• Instructions for the task: Copy the following items word for word, starting with the line that contains "How far apart" and continuing through the line that contains "Result: the yellow building wall at (177,254)".
* * * * * * * * *
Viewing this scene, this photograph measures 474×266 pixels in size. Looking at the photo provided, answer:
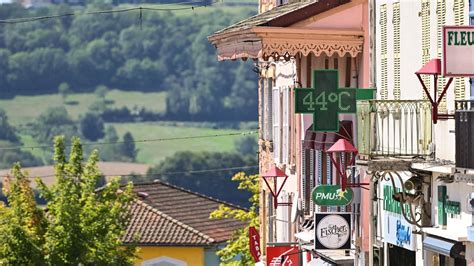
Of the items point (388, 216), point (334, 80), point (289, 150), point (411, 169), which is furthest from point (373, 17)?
point (289, 150)

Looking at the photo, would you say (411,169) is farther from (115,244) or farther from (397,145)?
(115,244)

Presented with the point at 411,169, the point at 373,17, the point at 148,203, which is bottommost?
the point at 148,203

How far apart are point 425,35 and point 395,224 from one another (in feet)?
9.77

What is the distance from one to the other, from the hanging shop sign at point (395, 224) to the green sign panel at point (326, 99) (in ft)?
4.87

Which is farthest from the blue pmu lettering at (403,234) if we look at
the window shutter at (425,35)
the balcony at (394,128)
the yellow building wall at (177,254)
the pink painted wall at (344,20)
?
Result: the yellow building wall at (177,254)

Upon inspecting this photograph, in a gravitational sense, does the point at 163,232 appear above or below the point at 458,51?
below

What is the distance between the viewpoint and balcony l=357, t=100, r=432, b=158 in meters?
20.6

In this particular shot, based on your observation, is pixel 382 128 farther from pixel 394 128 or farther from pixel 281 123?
pixel 281 123

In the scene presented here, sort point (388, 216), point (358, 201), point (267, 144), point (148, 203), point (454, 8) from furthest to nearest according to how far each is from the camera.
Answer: point (148, 203) < point (267, 144) < point (358, 201) < point (388, 216) < point (454, 8)

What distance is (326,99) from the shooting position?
2434cm

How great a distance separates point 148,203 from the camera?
6694cm

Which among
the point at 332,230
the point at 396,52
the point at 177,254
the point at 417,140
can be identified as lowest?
the point at 177,254

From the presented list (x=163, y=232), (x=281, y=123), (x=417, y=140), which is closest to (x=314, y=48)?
(x=417, y=140)

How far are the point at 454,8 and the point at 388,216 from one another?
4618mm
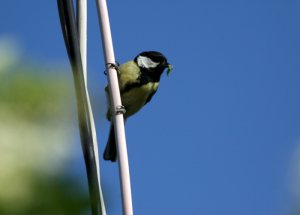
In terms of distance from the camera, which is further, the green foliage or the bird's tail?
the bird's tail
* * * * * * * * *
• Result:
How far apart are point 425,35 and point 395,224 from one another (in feet)?
9.77

What is the distance from one to the other, from the hanging shop sign at point (395, 224) to the green sign panel at point (326, 99) (in ft)?
4.87

Which is farthest from the blue pmu lettering at (403,234) if we look at
the window shutter at (425,35)
the balcony at (394,128)
the yellow building wall at (177,254)
the pink painted wall at (344,20)
?
Result: the yellow building wall at (177,254)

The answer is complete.